## 文書抜粋:
*-*-*

Abe’s Liberal Democratic Party was initially opposed when the government led by the Democratic Party of Japan began talks with other countries in 2011 on participating in the TPP negotiations. When the LDP returned to power, the Abe administration made a U-turn and had Japan formally join the negotiations with the 11 other nations in July 2013. At that time, the government estimated that a TPP deal would push Japan’s gross domestic product higher by some ¥3.2 trillion over roughly 10 years — an anticipated ¥2.9 trillion reduction in domestic farm and dairy output due to the influx of greater imports under tariff cuts more than offset by ¥6.1 trillion in benefits from increased Japanese exports and gains for consumers in cheaper imports.

*-*-*

## 生データ:
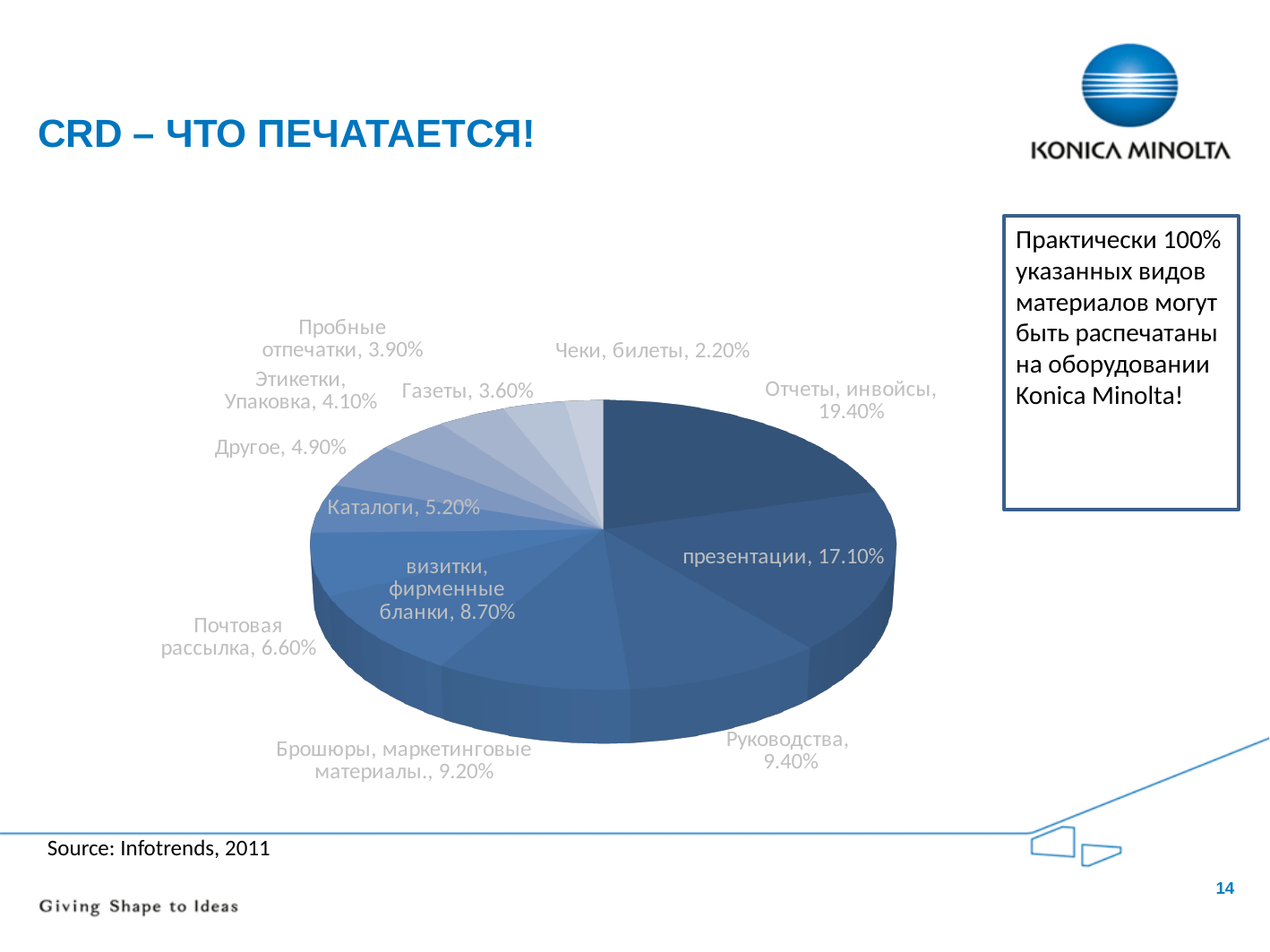
What is the source cited for the chart data? Infotrends, 2011 What is the difference between the values for визитки, фирменные бланки and Газеты? 5.10% What value is shown for Почтовая рассылка? 6.60% What type of chart is shown on the slide? Pie chart What is the difference between the values for Отчеты, инвойсы and презентации? 2.30% How many categories are shown in the pie chart? 12 What share of the pie is labelled for Отчеты, инвойсы? 19.40% What value is shown for презентации? 17.10% Which category has the largest slice of the pie? Отчеты, инвойсы Which category has the smallest slice of the pie? Чеки, билеты Which is larger: the value for Руководства or the value for Каталоги? Руководства What value is shown for Чеки, билеты? 2.20%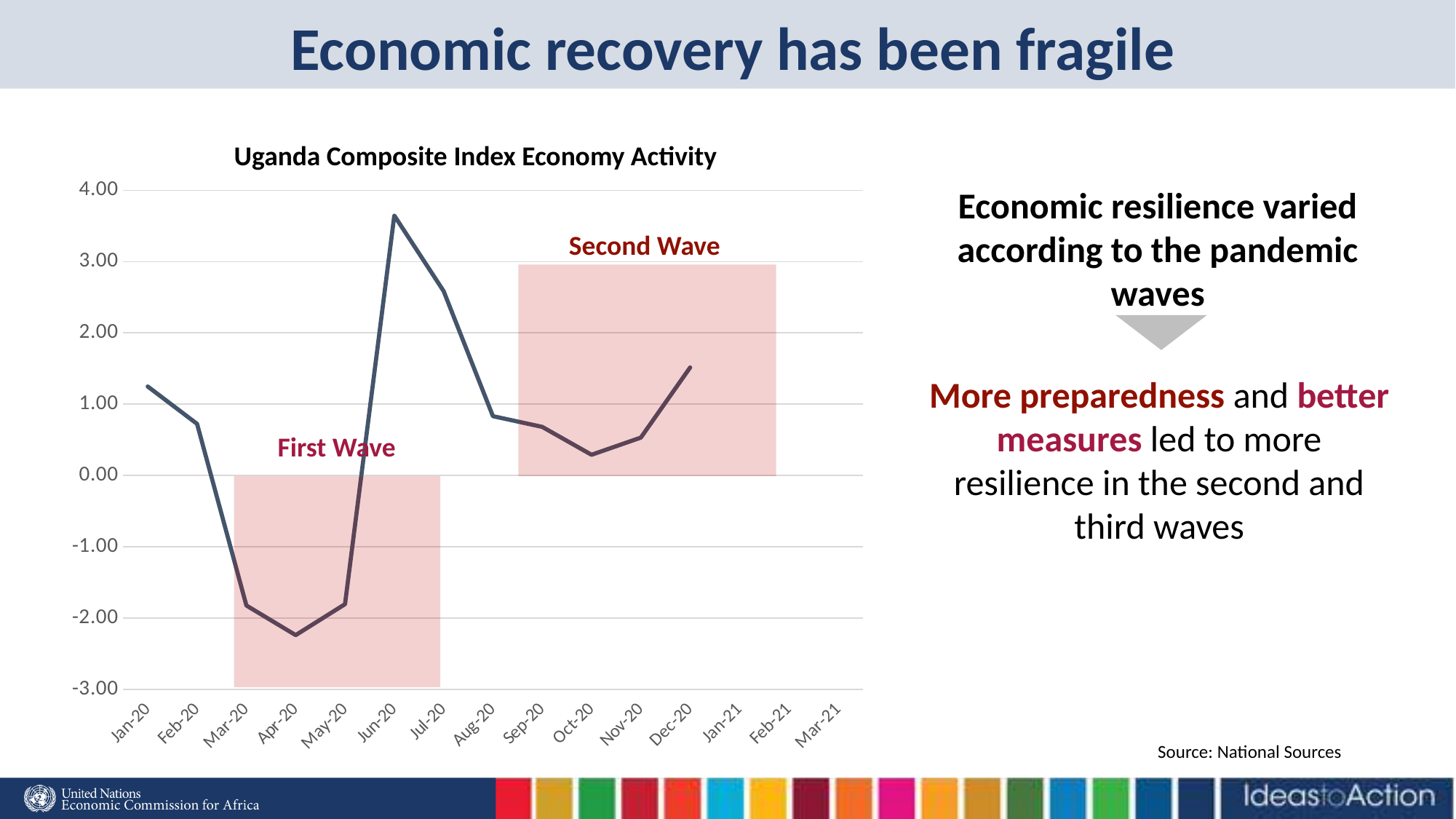
Does the index rise or fall from Jan-20 to Apr-20? Fall How many month labels are shown on the x axis? 15 Is the value for Jun-20 greater or less than 3.00? greater In which month does the Uganda Composite Index Economy Activity reach its highest value? Jun-20 Is the value for Oct-20 greater or less than 1.00? less Is the value for Apr-20 greater or less than -2.00? less What is the title of the chart? Uganda Composite Index Economy Activity What kind of chart is shown on the slide? Line chart What are the two shaded regions on the chart labelled? First Wave and Second Wave In which month does the Uganda Composite Index Economy Activity reach its lowest value? Apr-20 Which month has the larger value, Jul-20 or Aug-20? Jul-20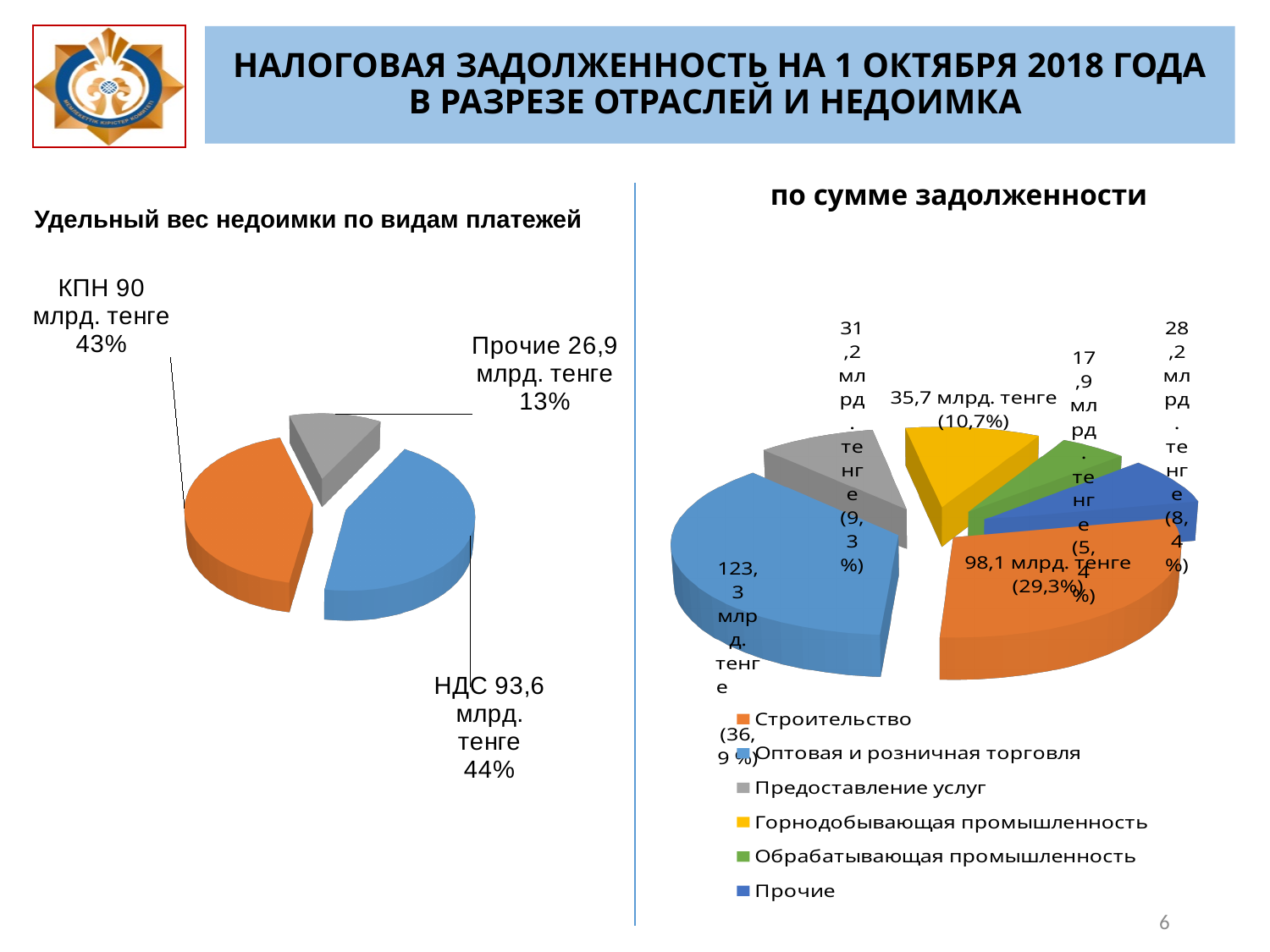
On the right chart 'по сумме задолженности', which category has the smallest share? Обрабатывающая промышленность On the right chart 'по сумме задолженности', how many categories does the legend list? 6 On the left chart 'Удельный вес недоимки по видам платежей', what is the value for КПН? 90 млрд. тенге On the right chart 'по сумме задолженности', which category has the largest share? Оптовая и розничная торговля On the left chart 'Удельный вес недоимки по видам платежей', which category has the smallest share? Прочие On the left chart 'Удельный вес недоимки по видам платежей', what share does НДС have? 44% On the left chart 'Удельный вес недоимки по видам платежей', what is the difference in млрд. тенге between НДС and КПН? 3,6 млрд. тенге On the right chart 'по сумме задолженности', what is the value for Оптовая и розничная торговля? 123,3 млрд. тенге On the left chart 'Удельный вес недоимки по видам платежей', how many slices does the pie have? 3 On the right chart 'по сумме задолженности', which is larger: Горнодобывающая промышленность or Прочие? Горнодобывающая промышленность What kind of chart is the right chart 'по сумме задолженности'? Pie chart On the right chart 'по сумме задолженности', what share does Строительство have? 29,3%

*-*-*

## 読解の応用:
[a] TPP交渉に関する抜粋をもとに、次の各問いにお答えください。
(i) 民主党主導の政府がTPP交渉参加に向けて他国との協議を始めたのは何年ですか。
(ii) 日本が他の11か国との交渉に正式に加わったのはいつですか。
(iii) 政府の試算で、輸出の増加と安価な輸入による消費者の利益は合計いくらと見込まれていましたか。
[b] TPP交渉に関する抜粋に登場する金額を、漏れなくすべて列挙してください。
[c] TPP交渉に関する抜粋の続きを、最後の文の後から書き継いでください。
なお、上記のデータは参照しなくても差し支えありません。

## 課題別の解答:
[a]
(i) 2011年
(ii) 2013年7月
(iii) 6.1兆円

[b]
3.2兆円
2.9兆円
6.1兆円

[c]
 

私が日本語に訳すとすると、こうなります。

 

安部首相の自民党は、2011年、民主党政権がTPP参加のための交渉を開始したときには、TPPに批判的だったが、政権につくと方向転換し、2013年7月に正式にTPPの交渉に参加した。その時、政府は、TPPによってGDPが3.2兆円押し上げられると試算していた。ー 関税廃止による安価な輸入農産物によって、農業、畜産業は2.9兆のマイナスになるが、輸出増加と輸入価格の低下による消費者の利益が6.1兆円にのぼるため、結果としてはプラスとなるということだ。

 

 これ、特に赤字の部分を「文構造」を分析しながら訳すととんでもないことになります。というか、前の部分を読まずに、この文だけ読んでも、絶対に「文構造」はわかりません。

 

 試しに、この文だけ取り出して、英語の先生に「この文の文構造を教えてください」と聞いてみてください。絶対に答えられませんから。ということは、訳もできません。あるいは、辞書をひっぱりだして、ああだこうだ言ったあげく、意味不明の「和訳」を言ってくるかもしれません。(そもそも、何年も受験英語を教えている英語の先生ですら、これくらいの新聞記事を辞書を使わなきゃ読めないとしたら、やはり文法訳読式は役に立たないということになりますよね。)

 

 

 この文を「文構造」に着目すると、more than offset by...の部分がよくわからなくなります。offsetが過去分詞なのか、あるは、述語動詞、はたまた名詞なのか。特にこの部分がーーーの後なので、ちゃんとSVを備えた文になっているかどうかも微妙なんです。(あ、この部分何言ってるかわからなくても一向に構わないですからね。逆に理解できる方がおかしい。)

 

 参考のために、正解を言っておくと、赤字の部分は、文構造主義の先生が大好きな「分詞構文」です。それも、分詞には意味上の主語がついています。読んですぐこう答えた先生は、まぁ許してあげましょう。(ほとんどいないと思いますけどね。)

 

 でも、私は決して最初に文構造に着目して、このように分析したわけではありません。その部分までの文章を読んでいて、普通の一般教養があれば、以下のことはすぐにわかります。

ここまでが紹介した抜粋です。